ANSWERS from Participants:

From: Amy J Michael

Since Olympus Mons is a volcano, could its counterpart be Llullaillaco in

Amy Michael


The Highest mountain on earth is K2.

Max Gillmor


From:  Mrs. Elaine S. Heine and the 4th GSP at Lockmar Elementary, Palm
Bay, FL

Mauna Kea is an extinct volcano in Hawaii rising from the ocean bottom.
Like Olympus Mons it would be the largest volcano on the planet.

From: Linda Lund

Love Christian Academy 8th Grade 13 and 14 yr. olds

The highest feature on earth is Mauna Kea volcano in Hawaii.

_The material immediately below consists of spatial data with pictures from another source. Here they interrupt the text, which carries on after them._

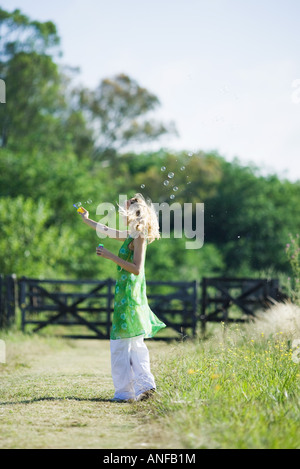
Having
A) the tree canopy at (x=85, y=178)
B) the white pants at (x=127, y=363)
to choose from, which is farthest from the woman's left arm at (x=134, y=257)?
the tree canopy at (x=85, y=178)

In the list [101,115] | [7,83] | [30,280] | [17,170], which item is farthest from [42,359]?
[101,115]

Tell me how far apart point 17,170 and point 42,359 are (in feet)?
51.5

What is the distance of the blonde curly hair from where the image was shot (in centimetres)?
564

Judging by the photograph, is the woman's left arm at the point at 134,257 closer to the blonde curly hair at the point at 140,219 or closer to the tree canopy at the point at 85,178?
the blonde curly hair at the point at 140,219

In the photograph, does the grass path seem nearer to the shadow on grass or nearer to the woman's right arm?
the shadow on grass

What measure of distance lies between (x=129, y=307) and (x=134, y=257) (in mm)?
495

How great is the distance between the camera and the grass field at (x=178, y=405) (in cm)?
393

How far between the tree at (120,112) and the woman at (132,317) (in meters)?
24.1

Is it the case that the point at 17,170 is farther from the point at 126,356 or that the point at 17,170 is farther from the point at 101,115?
the point at 126,356

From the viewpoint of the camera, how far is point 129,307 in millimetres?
5691

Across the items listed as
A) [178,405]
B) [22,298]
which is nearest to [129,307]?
[178,405]

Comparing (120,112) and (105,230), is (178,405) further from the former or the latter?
(120,112)

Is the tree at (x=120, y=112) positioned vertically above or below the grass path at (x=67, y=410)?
above
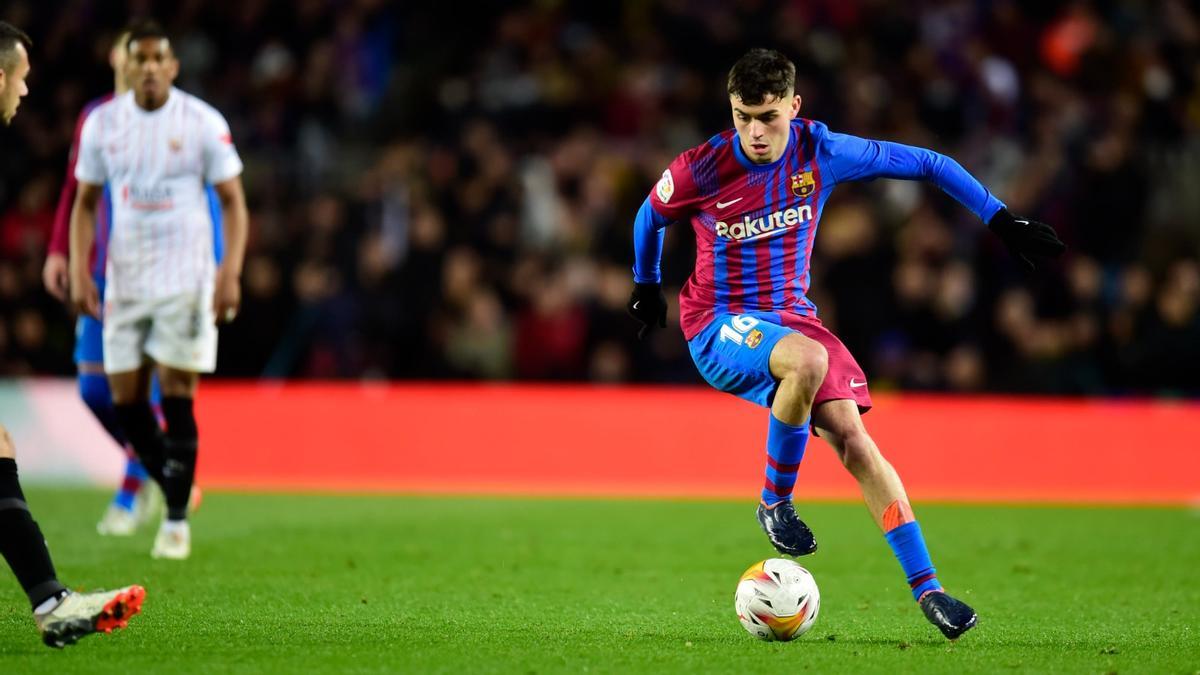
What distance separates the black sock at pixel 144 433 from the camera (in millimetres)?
8086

Bonus:  On Earth we measure above sea level.  On Mars there is no
water.  A part of Mauna Kea is below the sea level, and the part
above the water is not as high as Mt. Everest.  That is why Mt.
Everest is considered the highest mt. on earth.

From: Rick Kirst's Class
Question: Olympus Mons is the highest feature on Mars. What is it's
counterpart on Earth?

Our answer: The Hawaiian volcano named Mauna Kea from bellow sea level
is Olympus Mons' counterpart on Earth.  We thought that since Mt.
Everest is not a volcano but  Mauna Kea is, and since it is extremely
tall, we thought that it was the right answer.

Anastasia Hill, Marco Calderon, Jeff Murray, and Daniel Otero
Rick Kirst's 4th/5th grade class.


From: Rick Kirst's Class
We think the answer to challenge question #4 is Mauna Kea, because
Mauna Kea is the largest volcano from ocean floor, on earth. And
Olympus Mons is the tallest volcano on Mars.

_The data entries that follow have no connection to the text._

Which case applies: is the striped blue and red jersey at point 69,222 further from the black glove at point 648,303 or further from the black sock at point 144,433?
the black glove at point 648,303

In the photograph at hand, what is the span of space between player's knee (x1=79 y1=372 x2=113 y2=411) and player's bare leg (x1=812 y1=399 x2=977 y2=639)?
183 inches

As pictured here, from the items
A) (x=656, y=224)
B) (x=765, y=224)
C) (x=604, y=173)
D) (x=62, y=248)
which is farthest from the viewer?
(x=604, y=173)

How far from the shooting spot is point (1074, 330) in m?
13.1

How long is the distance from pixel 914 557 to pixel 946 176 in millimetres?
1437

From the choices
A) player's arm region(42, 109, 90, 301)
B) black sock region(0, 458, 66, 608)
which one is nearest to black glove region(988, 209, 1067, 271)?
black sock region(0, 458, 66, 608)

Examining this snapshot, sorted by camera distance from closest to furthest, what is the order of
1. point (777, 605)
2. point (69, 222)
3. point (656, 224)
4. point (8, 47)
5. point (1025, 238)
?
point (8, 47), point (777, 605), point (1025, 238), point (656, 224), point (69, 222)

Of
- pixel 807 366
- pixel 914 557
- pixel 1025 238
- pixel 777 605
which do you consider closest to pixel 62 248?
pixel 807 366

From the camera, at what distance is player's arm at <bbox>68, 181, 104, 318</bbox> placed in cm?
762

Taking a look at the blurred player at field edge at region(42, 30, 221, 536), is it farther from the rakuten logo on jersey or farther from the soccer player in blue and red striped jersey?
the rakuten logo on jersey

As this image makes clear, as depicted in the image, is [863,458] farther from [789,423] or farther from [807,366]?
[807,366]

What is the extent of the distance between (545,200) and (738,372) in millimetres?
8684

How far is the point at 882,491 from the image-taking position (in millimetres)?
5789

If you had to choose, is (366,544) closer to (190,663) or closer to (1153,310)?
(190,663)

            -Katie, Ian, and Jesse.

From: Charlotte Stevens

Several of my students have named Mauna Kea in the Hawaiian Islands as
Earth's counterpart to Olympus Mons.  They explain this by describing
measuring Hawaii from the bottom of the seafloor to the top of the shield
volcano, which makes Hawaii the highest mountain on Earth.  If Earth were
viewed by satellite or spacecraft from above and did not have water it
would be similar to Mars.  If Mars were
underwater perhaps Olympus Mons would be partially submerged as well.

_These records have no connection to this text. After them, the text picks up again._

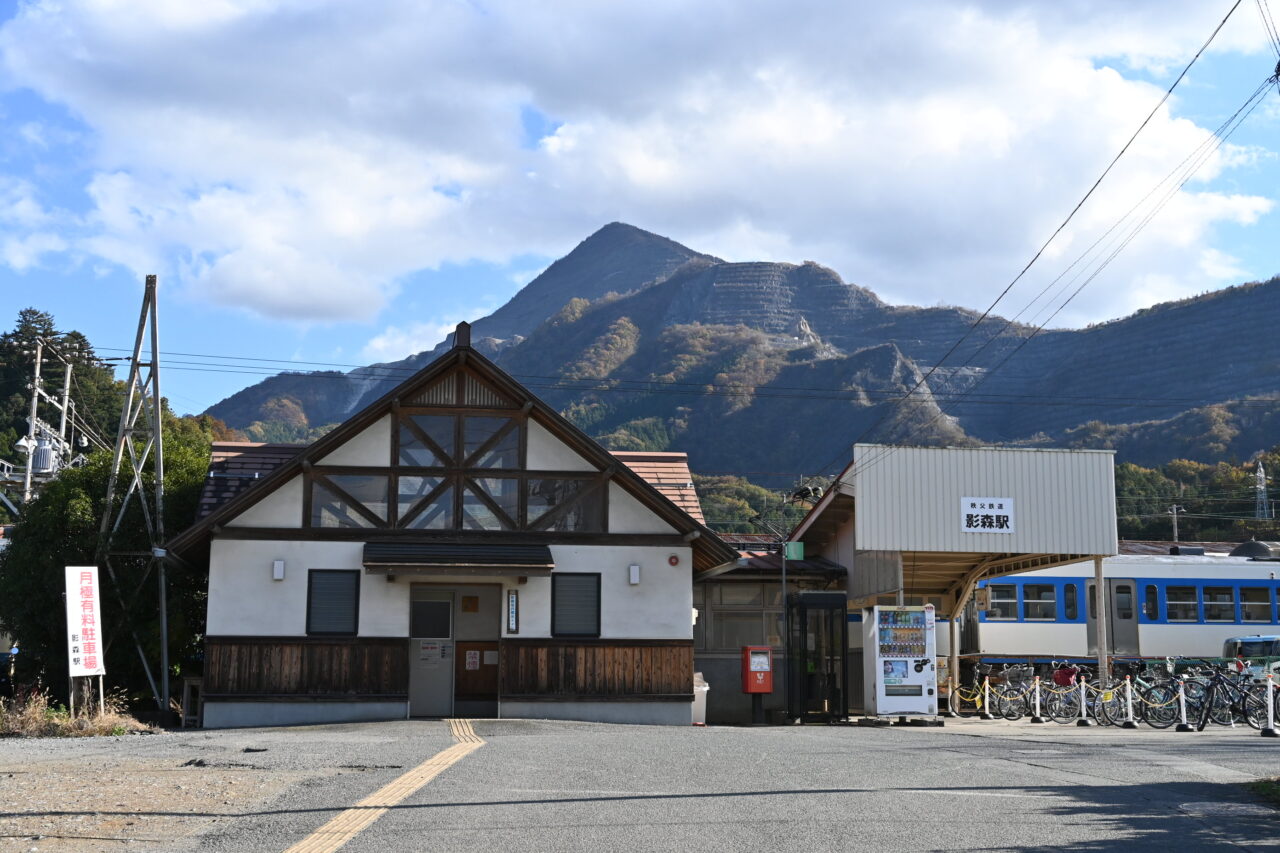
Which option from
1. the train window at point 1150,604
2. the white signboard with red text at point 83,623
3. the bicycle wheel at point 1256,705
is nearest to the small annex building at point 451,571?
the white signboard with red text at point 83,623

The students that submitted this answer were:

Ryan Vogel
Jason Hoot
Linsey Woods
Billy Ott
Chris Dunn
Diana Dinis
John Gavrila
Michael Fumero
Paul Wells

Charlotte Stevens
8th grade teacher
Taylor Road Middle School
Alpharetta, Georgia USA


From: Darlene Taylor
From Dixon Middle School Mesa Class

We think that the counterpart of Olympus Mons would be Mauna Kea in
Hawaii.  It has an elevation of 13,796 feet plus around 16,000 feet
that is under the ocean.  If the mountain is measured at its base
then that would make the mountain over 30,000 feet which is higher
than Mount Everest (average 29,000 feet).  Mauna Loa would probably
be second because its elevation is 13,680 feet above sea level,
making it higher than Mt. Everest also.